Niet de juiste managementcultuur
Ik vroeg hem of hij niet bang was dat de Chinezen, zoals in zoveel branches, ook de baggerindustrie zouden overnemen. Trots antwoordde hij van niet. “De baggerschepen die wij bouwen kosten 100 miljoen”, zo onderstreepte hij zijn punt. Daarvan was ik niet onder de indruk. Alsof nu juist de Chinezen niet honderden miljoenen kunnen investeren in wat dan ook. “Ze hebben wel de miljoenen, maar niet de juiste managementcultuur”, antwoordde hij.
Een bevelscultuur
Een baggerschip van 100 miljoen is een samenleving op zich. De werkers en het management moeten nauw samenwerken. In voortdurende samenspraak moeten ze continu van elkaar leren. Bij Boskalis zit het hogere management dan ook vaak op de boot. Chinese managers niet; die bepalen vanaf de wal wat moet gebeuren. Als dat op bezwaren stuit, wordt niet geluisterd, maar bevolen. Vervolgens trekt de werkvloer, veelal verholen, zijn eigen plan. “Het is een bevelscultuur daar. En een cultuuromslag is nodig, maar krijg je niet voor elkaar. Met geen honderden miljoenen euro’s. Interessant punt vond ik. Azië heeft geld en goedkope arbeidskrachten. Ze worden ook steeds innovatiever – denk aan Samsung, Asus, Sony. Maar wij hebben de meest innovatieve en effectieve managementstijlen.

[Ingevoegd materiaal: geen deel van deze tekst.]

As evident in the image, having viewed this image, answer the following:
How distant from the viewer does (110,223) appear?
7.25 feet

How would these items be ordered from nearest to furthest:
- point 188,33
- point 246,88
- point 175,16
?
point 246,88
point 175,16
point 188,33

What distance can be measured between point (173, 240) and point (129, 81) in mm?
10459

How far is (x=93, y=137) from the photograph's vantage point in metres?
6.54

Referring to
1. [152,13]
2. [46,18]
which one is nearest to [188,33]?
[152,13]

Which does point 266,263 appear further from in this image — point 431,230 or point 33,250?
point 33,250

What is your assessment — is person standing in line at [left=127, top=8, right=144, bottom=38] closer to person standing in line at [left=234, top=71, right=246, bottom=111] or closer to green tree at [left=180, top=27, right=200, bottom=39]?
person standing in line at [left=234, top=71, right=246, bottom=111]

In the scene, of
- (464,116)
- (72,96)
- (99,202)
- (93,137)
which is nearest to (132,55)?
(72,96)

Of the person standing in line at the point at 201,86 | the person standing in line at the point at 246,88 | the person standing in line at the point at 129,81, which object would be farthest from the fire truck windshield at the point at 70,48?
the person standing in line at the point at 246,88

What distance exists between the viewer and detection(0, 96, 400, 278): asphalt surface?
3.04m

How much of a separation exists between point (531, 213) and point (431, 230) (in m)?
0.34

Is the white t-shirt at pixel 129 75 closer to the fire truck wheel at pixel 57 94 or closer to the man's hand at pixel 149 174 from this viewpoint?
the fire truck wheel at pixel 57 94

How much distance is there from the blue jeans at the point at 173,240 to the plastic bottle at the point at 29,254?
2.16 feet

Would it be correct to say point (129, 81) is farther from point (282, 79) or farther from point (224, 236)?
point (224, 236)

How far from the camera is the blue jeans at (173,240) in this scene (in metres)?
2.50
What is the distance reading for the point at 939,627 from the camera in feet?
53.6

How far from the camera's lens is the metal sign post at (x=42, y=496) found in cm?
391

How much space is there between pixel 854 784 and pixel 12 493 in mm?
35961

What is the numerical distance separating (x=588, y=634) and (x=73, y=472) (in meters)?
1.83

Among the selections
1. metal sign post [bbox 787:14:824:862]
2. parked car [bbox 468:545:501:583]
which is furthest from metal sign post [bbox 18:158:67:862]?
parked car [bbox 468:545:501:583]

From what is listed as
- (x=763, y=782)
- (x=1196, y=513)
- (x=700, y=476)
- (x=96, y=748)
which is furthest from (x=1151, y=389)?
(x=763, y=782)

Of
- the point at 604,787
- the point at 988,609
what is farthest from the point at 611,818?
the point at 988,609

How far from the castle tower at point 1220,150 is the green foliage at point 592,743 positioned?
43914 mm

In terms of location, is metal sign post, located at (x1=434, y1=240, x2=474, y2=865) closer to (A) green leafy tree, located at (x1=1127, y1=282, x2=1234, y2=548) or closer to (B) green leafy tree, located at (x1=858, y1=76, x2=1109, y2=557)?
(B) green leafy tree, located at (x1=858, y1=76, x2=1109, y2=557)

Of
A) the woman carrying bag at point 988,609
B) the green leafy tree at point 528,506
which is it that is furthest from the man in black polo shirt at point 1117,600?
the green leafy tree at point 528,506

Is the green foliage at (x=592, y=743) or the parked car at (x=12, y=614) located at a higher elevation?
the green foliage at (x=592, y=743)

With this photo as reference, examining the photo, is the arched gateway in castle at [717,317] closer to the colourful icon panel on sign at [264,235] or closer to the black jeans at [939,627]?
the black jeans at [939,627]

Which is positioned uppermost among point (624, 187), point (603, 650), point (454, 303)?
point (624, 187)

Superieure klantendatabase
Niet lang daarna sprak ik de manager van een vijfsterren Shangri-La hotel. De Chinese hotelketen wordt beschouwd als de beste in Azië. Ik vroeg hem wat Shangri-La zo goed maakte. Hij noemde de drie managementpijlers waarin Shangri-La excelleert. Ten eerste, de superieure klantendatabase van de keten. Van de kussenvoorkeur van de gast tot en met zijn al dan niet vegetariër zijn, het wordt allemaal opgeslagen en gedeeld met de hele keten.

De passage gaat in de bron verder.